#Plutocracy #Democracy #Leadership

We Tracked the CEOs. We Forgot to Track the Country.

KJS DC 3.26

Re: Bloomberg piece by Adrian Wooldridge, published March 13, 2026. The article critiques a book defending billionaires while making the opposite case: that plutocratic wealth is corrupting and hollowing out American democracy.

Bloomberg called it this week. Adrian Wooldridge didn’t mince words: America’s plutocrats are derailing democracy.

I’ve been writing about this for two years. The ESG framework we built — tracking CEO compensation, board independence, political exposure, governance risk — was supposed to be the early warning system for exactly this.

We forgot to run it on the country itself.

I wrote a piece today about what that oversight has cost us — and what a young professional needs to understand about the system they’re inheriting. Teddy Roosevelt saw this coming in 1910. The question is whether we act before it fully arrives.

In business school, they teach you ESG. Environmental, Social, Governance. You learn to read proxy statements. You learn to track executive compensation against performance. You learn that when a CEO’s pay is 400 times the median worker’s salary, that’s a governance red flag — a sign that the board has lost its independence and the incentive structure has broken down.

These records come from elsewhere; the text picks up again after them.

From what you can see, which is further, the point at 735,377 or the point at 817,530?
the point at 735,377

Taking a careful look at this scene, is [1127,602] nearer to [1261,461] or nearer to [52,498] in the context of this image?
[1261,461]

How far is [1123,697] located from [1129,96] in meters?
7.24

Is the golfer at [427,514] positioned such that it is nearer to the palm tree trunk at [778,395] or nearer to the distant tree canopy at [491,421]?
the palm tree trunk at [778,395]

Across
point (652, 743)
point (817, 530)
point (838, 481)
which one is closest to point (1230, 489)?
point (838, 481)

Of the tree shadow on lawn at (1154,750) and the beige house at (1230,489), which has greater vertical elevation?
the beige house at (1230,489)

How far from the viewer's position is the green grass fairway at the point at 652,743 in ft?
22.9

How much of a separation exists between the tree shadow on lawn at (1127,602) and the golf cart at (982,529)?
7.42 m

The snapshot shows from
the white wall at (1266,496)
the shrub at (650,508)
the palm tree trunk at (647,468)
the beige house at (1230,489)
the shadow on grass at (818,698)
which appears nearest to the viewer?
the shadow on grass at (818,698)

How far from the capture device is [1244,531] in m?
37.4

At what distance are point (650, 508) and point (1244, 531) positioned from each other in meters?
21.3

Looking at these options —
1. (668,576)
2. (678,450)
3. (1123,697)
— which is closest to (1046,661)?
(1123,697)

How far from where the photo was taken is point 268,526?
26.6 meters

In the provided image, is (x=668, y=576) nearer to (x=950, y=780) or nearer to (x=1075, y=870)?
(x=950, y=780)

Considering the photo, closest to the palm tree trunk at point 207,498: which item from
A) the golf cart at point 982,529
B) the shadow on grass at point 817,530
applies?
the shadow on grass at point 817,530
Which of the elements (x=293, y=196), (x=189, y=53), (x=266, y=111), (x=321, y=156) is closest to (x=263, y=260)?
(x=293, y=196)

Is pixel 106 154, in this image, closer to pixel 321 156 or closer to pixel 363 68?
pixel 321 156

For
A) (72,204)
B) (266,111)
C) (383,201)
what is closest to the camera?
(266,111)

We built entire industries around this discipline. Analysts, ratings agencies, disclosure frameworks, shareholder resolutions. The logic was simple: unchecked power in a corporate structure destroys value and eventually destroys the institution. So we watch it. We measure it. We hold it accountable.

Then we went home and forgot to run the same analysis on our democracy.

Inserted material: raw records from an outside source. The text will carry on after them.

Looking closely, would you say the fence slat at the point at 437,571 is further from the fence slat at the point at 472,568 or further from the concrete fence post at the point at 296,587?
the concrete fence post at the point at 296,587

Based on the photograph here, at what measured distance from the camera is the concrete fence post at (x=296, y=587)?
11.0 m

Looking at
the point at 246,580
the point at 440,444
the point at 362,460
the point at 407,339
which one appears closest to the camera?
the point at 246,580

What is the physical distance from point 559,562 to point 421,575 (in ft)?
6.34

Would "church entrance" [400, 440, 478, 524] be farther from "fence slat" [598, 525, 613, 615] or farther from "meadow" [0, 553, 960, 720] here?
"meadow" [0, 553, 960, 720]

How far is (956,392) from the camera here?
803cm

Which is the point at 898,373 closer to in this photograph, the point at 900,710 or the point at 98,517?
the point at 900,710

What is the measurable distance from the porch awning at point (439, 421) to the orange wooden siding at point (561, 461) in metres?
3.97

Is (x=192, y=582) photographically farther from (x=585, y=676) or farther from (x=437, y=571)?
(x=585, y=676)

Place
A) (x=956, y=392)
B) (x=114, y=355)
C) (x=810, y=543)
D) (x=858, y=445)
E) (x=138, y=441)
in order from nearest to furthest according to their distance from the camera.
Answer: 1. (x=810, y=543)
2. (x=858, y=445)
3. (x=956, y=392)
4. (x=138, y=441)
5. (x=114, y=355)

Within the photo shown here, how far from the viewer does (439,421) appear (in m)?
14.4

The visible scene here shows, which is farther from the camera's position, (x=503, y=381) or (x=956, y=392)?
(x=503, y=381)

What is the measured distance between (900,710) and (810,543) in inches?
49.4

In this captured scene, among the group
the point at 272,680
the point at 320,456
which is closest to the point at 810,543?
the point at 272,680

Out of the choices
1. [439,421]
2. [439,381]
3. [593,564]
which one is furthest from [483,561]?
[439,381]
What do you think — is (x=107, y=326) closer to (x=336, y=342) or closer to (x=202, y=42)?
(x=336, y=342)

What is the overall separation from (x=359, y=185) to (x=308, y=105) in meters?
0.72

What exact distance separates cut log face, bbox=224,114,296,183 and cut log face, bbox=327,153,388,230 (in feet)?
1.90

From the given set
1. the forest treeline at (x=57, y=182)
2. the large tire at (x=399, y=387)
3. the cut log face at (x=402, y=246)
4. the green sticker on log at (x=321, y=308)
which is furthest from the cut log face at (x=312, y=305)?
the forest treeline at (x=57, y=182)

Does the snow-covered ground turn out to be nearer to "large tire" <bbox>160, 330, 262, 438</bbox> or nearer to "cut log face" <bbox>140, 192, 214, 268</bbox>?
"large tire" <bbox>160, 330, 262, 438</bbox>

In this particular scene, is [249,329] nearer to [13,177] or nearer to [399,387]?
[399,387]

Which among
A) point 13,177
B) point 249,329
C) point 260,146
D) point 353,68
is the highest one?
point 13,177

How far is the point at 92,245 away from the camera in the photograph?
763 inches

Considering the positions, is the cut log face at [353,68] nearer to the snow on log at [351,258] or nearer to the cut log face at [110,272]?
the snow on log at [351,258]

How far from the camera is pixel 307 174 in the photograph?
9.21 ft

Bloomberg’s Adrian Wooldridge wrote this week that money is not only corrupting American politics but turning what was once a globally admired system into a byword for plutocratic excess. He’s right. But this isn’t a surprise. A Princeton study a decade ago found that the influence of ordinary citizens on policy outcomes was at a statistically “non-significant, near-zero level.” America, the researchers concluded, was already a functional oligarchy. We just hadn’t updated our frameworks to reflect it.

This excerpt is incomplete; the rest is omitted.